SOURCE TEXT ▸
++++++++

Background: Dysfunctional reward processing, accompanied by a limited ability to tolerate reward delays, has been proposed as an important feature in attention-deficit/hyperactivity disorder (ADHD).
Methods: Using functional magnetic resonance imaging (fMRI), brain activation in adult patients with ADHD (n=14) and healthy control subjects (n=12) was examined during a series of choices between two monetary reward options that varied by delay to delivery.
Results: Compared with healthy control subjects, hyporesponsiveness of the ventral-striatal reward system was replicated in patients with ADHD and was evident for both immediate and delayed rewards. In contrast, delayed rewards evoked hyperactivation in dorsal caudate nucleus and amygdala of ADHD patients. In both structures, neural activity toward delayed rewards was significantly correlated with self-rated ADHD symptom severity.
Conclusions: The finding of ventral-striatal hyporesponsiveness during immediate and delayed reward processing in patients with ADHD further strengthens the concept of a diminished neural processing of rewards in ADHD. Hyperactivation during delayed reward processing, gradually increasing along the ventral-to-dorsal extension of the caudate nucleus, and especially the concomitant hyperactivation of the amygdala are in accordance with predictions of the delay aversion hypothesis.

++++++++

THE PROBLEM ▸ Using the ADHD reward-processing abstract, explain in one to three sentences why its authors consider their findings consistent with the delay aversion hypothesis.

STORED DATA ▸

++++++++

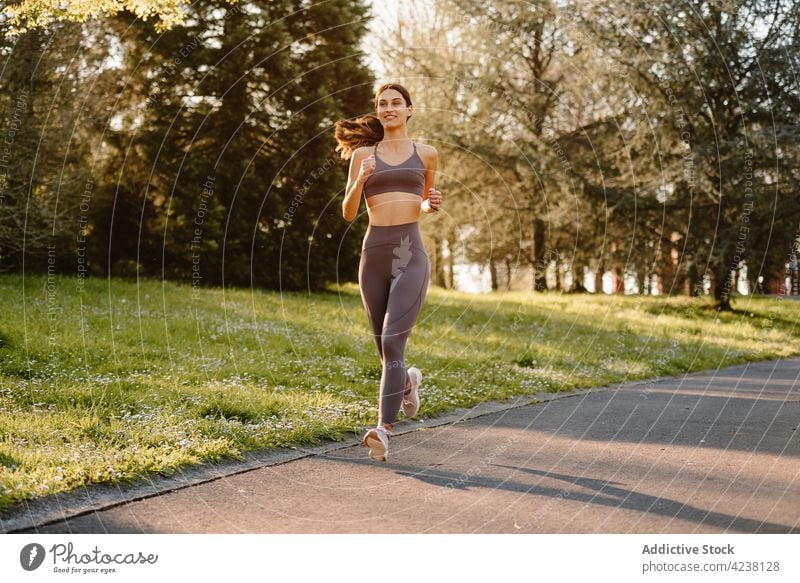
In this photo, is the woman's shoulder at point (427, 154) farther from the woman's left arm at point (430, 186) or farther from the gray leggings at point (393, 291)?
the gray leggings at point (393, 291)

++++++++

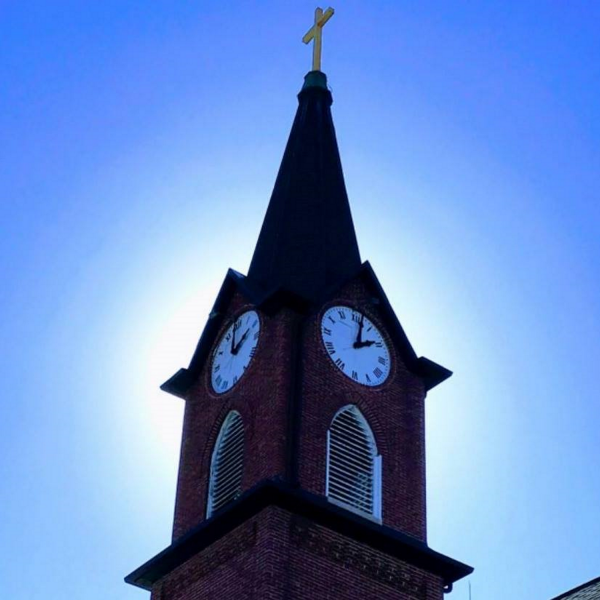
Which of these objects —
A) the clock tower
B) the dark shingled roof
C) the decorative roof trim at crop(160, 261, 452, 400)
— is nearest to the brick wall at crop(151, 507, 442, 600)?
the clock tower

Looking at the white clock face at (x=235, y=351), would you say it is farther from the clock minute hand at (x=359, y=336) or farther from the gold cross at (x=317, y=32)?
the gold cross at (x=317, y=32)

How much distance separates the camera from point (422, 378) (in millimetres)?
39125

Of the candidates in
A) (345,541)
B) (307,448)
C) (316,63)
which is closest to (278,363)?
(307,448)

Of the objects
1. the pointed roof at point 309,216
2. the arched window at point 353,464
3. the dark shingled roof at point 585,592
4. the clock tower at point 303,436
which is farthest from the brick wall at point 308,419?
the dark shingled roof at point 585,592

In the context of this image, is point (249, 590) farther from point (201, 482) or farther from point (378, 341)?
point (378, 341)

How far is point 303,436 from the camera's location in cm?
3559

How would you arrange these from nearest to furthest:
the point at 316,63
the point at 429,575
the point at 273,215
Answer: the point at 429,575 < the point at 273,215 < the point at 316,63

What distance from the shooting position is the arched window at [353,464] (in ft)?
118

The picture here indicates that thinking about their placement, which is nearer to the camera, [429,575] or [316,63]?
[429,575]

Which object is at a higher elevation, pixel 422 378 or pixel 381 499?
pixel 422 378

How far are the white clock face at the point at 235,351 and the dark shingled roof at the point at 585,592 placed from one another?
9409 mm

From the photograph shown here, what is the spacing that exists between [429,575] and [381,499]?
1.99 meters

++++++++

SOLVED EXERCISE ▸ Adult patients with ADHD showed hyperactivation during delayed reward processing that gradually increased along the ventral-to-dorsal extension of the caudate nucleus. Delayed rewards also produced concomitant hyperactivation of the amygdala. The authors say these results, especially the amygdala hyperactivation, fit the predictions of the delay aversion hypothesis.